PAGE TEXT
The New NLRB Ruling on Joint Employers for 2024

The National Labor Relations Board (NLRB) recently finalized a significant rule change regarding the Standard for Determining Joint-Employer Status. Effective December 26, 2023, the new NLRB rule represents a seismic departure from previous standards, promising far-reaching implications for labor relations and legal obligations. 

But what does this rule actually entail, and why should it matter to you? Let’s unravel the intricacies of this transformative shift and explore its profound significance in shaping the landscape of employment dynamics.

What is the new NLRB rule?

The new NLRB rule clarifies when multiple entities can be considered joint employers of a group of employees under the National Labor Relations Act (NLRA). According to the new standard, if two or more entities have an employment relationship with the same group of employees and they share or have a say in determining one or more essential terms and conditions of employment for those employees, they can be considered joint employers.

The new joint employer test  

Under the new rule, two or more entities are joint employers when they “share or codetermine one or more of the employees’ essential terms and conditions of employment (see link below).” An ‘entity’ in this context refers to any organization, such as a corporation, partnership, or individual, involved in employment arrangements. The NLRB can say two entities are joint employers if one of them controls or has the power to control necessary job conditions of the other’s employees, even if it doesn’t actually use that power.

**https://www.law.cornell.edu/cfr/text/29/103.40

The types of essential job conditions covered by the rule are broad:

1. Wages, benefits, and other compensation 

2. Hours of work and scheduling 

3. The assignment of the performance of duties 

4. The supervision of the performance of duties 

5. Work rules and directions governing the manner, means, and methods of the performance of duties and the grounds for discipline 

6. The tenure of employment, including hiring and discharge 

7. Working conditions related to the safety and health of employees

An entity can be a joint employer if it has the power to control any of these seven things, even if it doesn’t actually do it. As long as a company has the authority to step in and control one of these important terms, it’s considered a joint employer.

What was the NLRB rule before?

DATA PROVIDED
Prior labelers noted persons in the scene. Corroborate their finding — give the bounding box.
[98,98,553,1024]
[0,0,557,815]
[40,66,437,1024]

WHAT TO WORK ON
Carry the article on the NLRB joint-employer rule forward from its final line. The listing comes from a separate source.

SOLVED EXERCISE
Before the NLRB’s recent change, a 2020 standard had established a higher threshold for determining joint-employer status. Under this rule, businesses needed a significant level of direct and immediate control over employees’ work conditions to be classified as joint employers. This allowed businesses to distance themselves from certain liabilities, like labor disputes or wage violations, by demonstrating a lack of direct control. 

Under the 2020 standard, businesses could avoid joint-employer classification if they lacked substantial, direct control over essential employment terms. However, the December 2023 rule expands this scope, including factors beyond direct control. Even if a business doesn’t directly oversee aspects like wages or work schedules, it could still be deemed a joint employer if it has the authority or ability to influence these factors. This adjustment may increase businesses’ accountability for employment-related issues, even when third-party entities like contractors or staffing agencies are involved. 

Why did the rule change?

The NLRB adopted the new rule to align more closely with established common-law agency principles, departing from the 2020 standard. The previous rule set a higher threshold for determining joint-employer status, which the NLRB found lacked a foundation in common law. By rescinding the 2020 standard and implementing the new one, the NLRB aims to provide more precise guidance to parties involved in joint-employer situations and ensure a more accurate reflection of traditional legal principles. 

What does the new NLRB ruling mean for business owners?

From a business owner’s perspective, this rule change necessitates a more comprehensive review of their relationships with other entities involved in employment arrangements. They may need to reassess contracts, policies, and practices to ensure compliance with the updated standard. Additionally, it could lead to increased scrutiny and potential legal exposure regarding employment practices, requiring proactive measures to mitigate risks and maintain compliance with labor laws. 

Does the NLRB ruling apply to independent subcontractors?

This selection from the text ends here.